February 18, 2026
Speed vs Safety: Choose your fighter
Windows: Prefer the Native API over Win32
Zig skips the safe route; devs warn of virus alarms and lifetime fixes
TLDR: Zig wants to use Windows’ low-level native functions for speed and control instead of the usual Win32 layer. The community is split: some warn of antivirus false alarms and long-term breakage, others ask for proof and a hybrid approach, and many question how stable these hidden APIs really are.
Zig just poked the Windows bear: instead of the usual Win32 layer (the friendly, well-documented route), the project wants to use Windows’ Native API in ntdll—aka the “behind-the-scenes” functions for more speed, more power, and leaner apps. Translation for non-nerds: cut out the middleman to talk directly to Windows. Fans say this means fewer surprise slowdowns and better error messages (goodbye vague “BOOL” results, hello detailed “NTSTATUS”). Skeptics say it’s like driving without seatbelts.
The comments lit up. One user called it “the API every guide says not to touch,” comparing it to skipping the safe library in Linux and calling raw system functions. Another dropped the big mood: “Fool’s errand,” warning you’ll be stuck maintaining this forever while Grandpa Windows 98 apps still run on Windows 11. Then came the antivirus scare: folks worry these low-level calls look “suspicious,” cue quarantine pop-ups and angry users, with devs stuck fighting the AV mini-boss instead of shipping.
Drama escalated with a stability question: is ntdll truly steady, or will an update pull the rug? No official promise has people nervous.
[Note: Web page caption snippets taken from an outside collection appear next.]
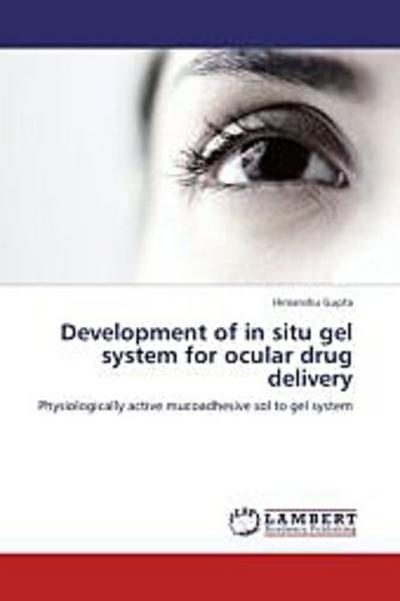 Development of in situ gel system for ocular drug delivery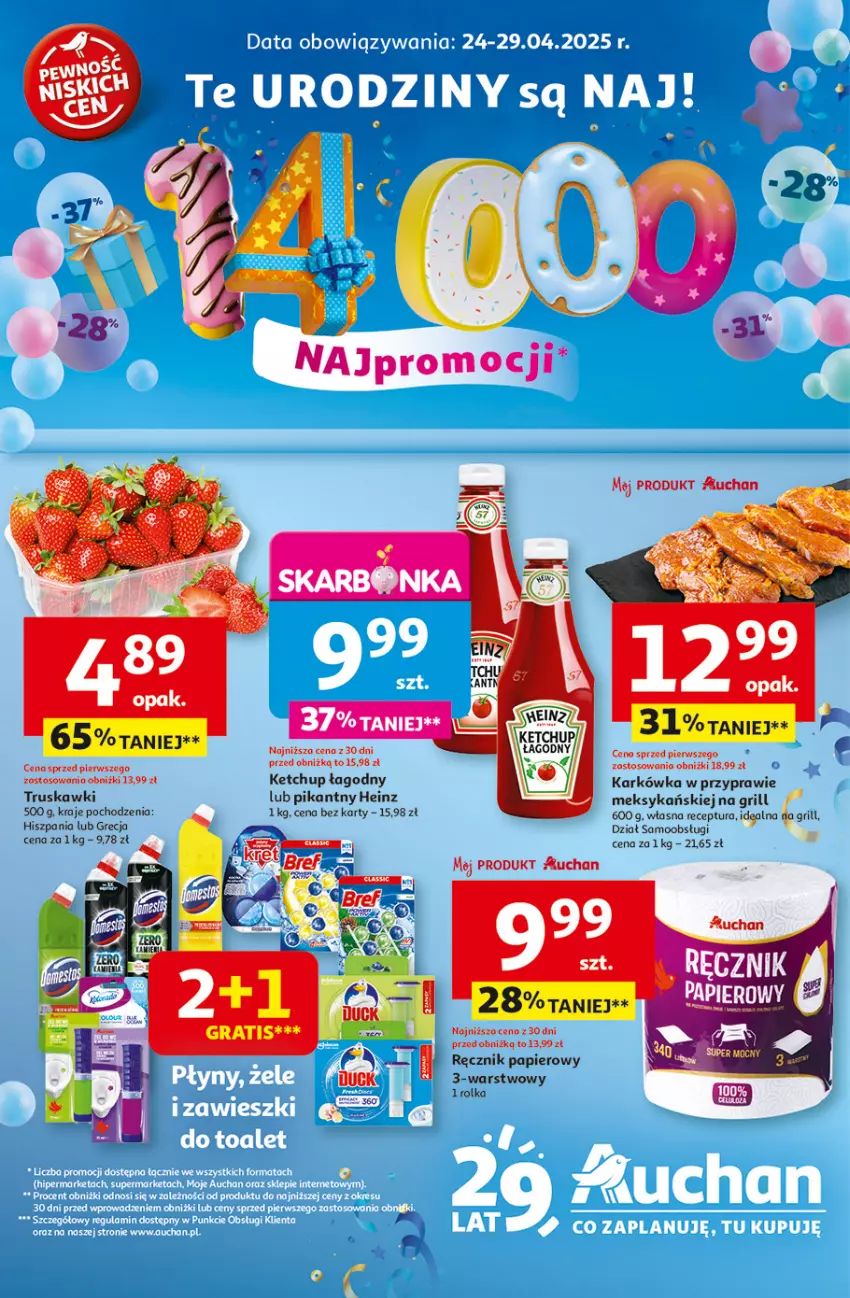 Gazetka promocyjna Auchan - Te URODZINY są NAJ Hipermarket - ważna 24.04 do 29.04.2025 - strona 1 - produkty: Grill, Heinz, Ketchup, Papier, Ręcznik, Truskawki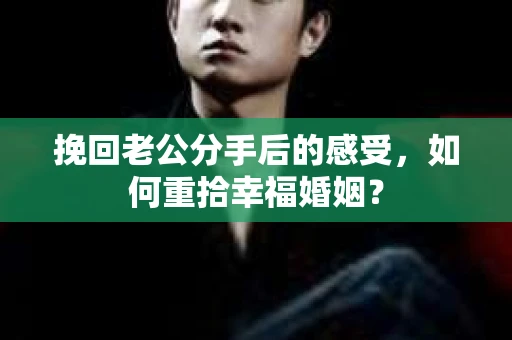 挽回老公分手后的感受，如何重拾幸福婚姻？
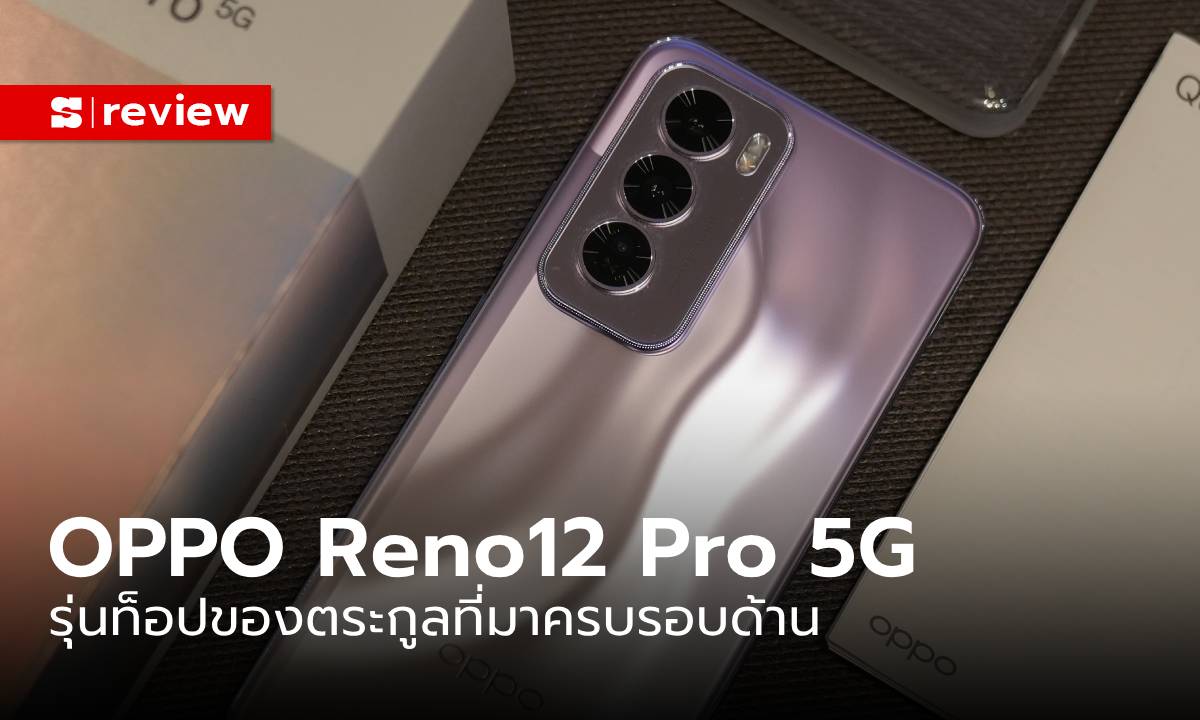 รีวิว OPPO Reno 12 Pro 5G รุ่นล่าสุดที่มี AI ฉลาดสุดลบคนออกได้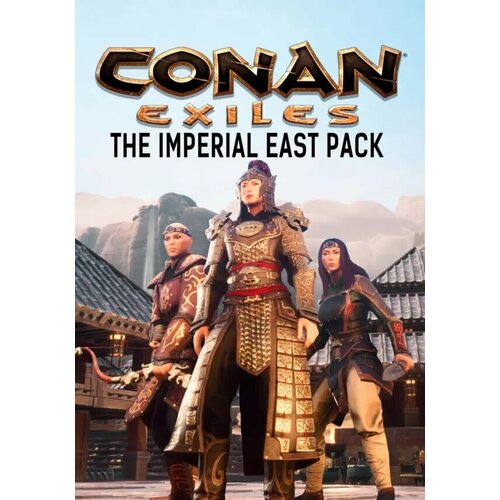 Conan Exiles: The Imperial East Pack DLC (Steam; PC; Регион активации РФ, СНГ, Турция)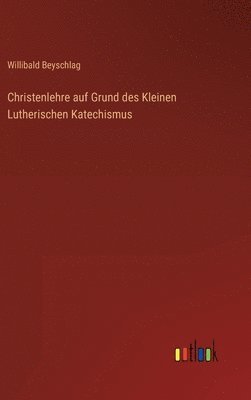 bokomslag Christenlehre auf Grund des Kleinen Lutherischen Katechismus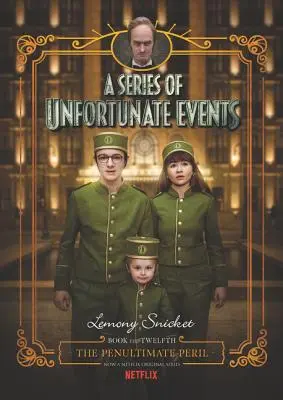 Predposledné nebezpečenstvo - The Penultimate Peril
The pragmatic camp chimed in: use both—stick to Win32 where it’s fine, go native only when needed, and benchmark. Meanwhile, the memes wrote themselves: “Choose your fighter: Speed vs Stability,” “Windows Jenga,” and the eternal “is this really faster?” popcorn. Zig fans are excited, but the rest of the room is clutching their antivirus.
Key Points
- •Zig favors calling Windows Native APIs via ntdll.dll instead of Win32 APIs from kernel32.dll.
- •Win32 operates as a subsystem built atop the Native API, which is accessed via ntdll to issue NT kernel syscalls.
- •Native APIs offer performance, capabilities not exposed by Win32, fewer dependencies, and early boot flexibility.
- •Drawbacks include limited documentation and potential changes, though such changes are rare due to Microsoft’s own use.
- •Native APIs return NTSTATUS and use more ergonomic types; features can exceed Win32, e.g., ReadDirectoryChangesW uses NtNotifyChangeDirectoryFile.